The identification of prostaglandins as an effective treatment of priapism provides a means for identifying physiological causes for conditions such as impotence, hypersexuality, and priapism. For example, impotent males may produce excessive amounts of particular prostaglandins. Alternatively, reduced prostaglandin production or local levels may be indicated in priapism patients. The identification of levels of particular prostaglandins provides one level of diagnosis for penile dysfunction. Such methods of diagnosis are contemplated by the present invention.

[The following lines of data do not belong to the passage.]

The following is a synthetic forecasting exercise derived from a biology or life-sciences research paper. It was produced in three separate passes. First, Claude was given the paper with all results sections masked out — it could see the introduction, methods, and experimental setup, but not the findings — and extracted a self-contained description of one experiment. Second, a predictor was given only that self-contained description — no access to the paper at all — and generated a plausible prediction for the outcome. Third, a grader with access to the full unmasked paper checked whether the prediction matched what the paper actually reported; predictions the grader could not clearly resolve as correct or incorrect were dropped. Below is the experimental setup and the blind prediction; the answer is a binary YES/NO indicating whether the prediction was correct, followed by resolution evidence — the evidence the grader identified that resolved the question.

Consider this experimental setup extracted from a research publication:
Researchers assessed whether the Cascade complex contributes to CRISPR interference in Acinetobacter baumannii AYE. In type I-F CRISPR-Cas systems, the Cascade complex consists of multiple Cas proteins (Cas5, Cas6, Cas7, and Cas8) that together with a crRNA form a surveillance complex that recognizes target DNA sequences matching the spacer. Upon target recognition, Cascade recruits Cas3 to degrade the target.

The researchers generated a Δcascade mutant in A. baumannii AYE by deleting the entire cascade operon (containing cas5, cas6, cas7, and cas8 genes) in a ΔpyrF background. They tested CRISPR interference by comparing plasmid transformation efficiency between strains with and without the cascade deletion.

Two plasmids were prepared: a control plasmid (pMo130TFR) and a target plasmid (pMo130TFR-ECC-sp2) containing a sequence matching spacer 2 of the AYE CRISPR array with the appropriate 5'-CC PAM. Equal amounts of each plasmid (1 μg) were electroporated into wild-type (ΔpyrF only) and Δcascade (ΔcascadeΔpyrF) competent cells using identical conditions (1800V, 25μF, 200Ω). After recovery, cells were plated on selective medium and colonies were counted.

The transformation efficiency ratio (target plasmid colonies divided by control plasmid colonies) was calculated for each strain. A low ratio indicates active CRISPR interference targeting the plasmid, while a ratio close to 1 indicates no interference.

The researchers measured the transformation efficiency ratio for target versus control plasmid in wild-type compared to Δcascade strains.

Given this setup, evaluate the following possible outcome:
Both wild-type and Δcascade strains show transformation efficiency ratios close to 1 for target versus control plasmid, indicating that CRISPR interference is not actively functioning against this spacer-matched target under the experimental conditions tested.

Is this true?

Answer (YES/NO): NO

Accordingly, another aspect of the present invention contemplates a method for diagnosing the physiological basis behind priapism in a male subject, said method comprising determining the level in said subject of prostaglandin A2, A1, B1, and/or B2 or derivatives and/or metabolites thereof, wherein low levels of one or more of said prostaglandin is indicative of a causative effect for priapism.

Yet another aspect of the present invention is directed to the use of a prostaglandin or a functional derivative, homologue, analogue, agonist, mimetic, or metabolite thereof in the treatment of priapism in a male subject.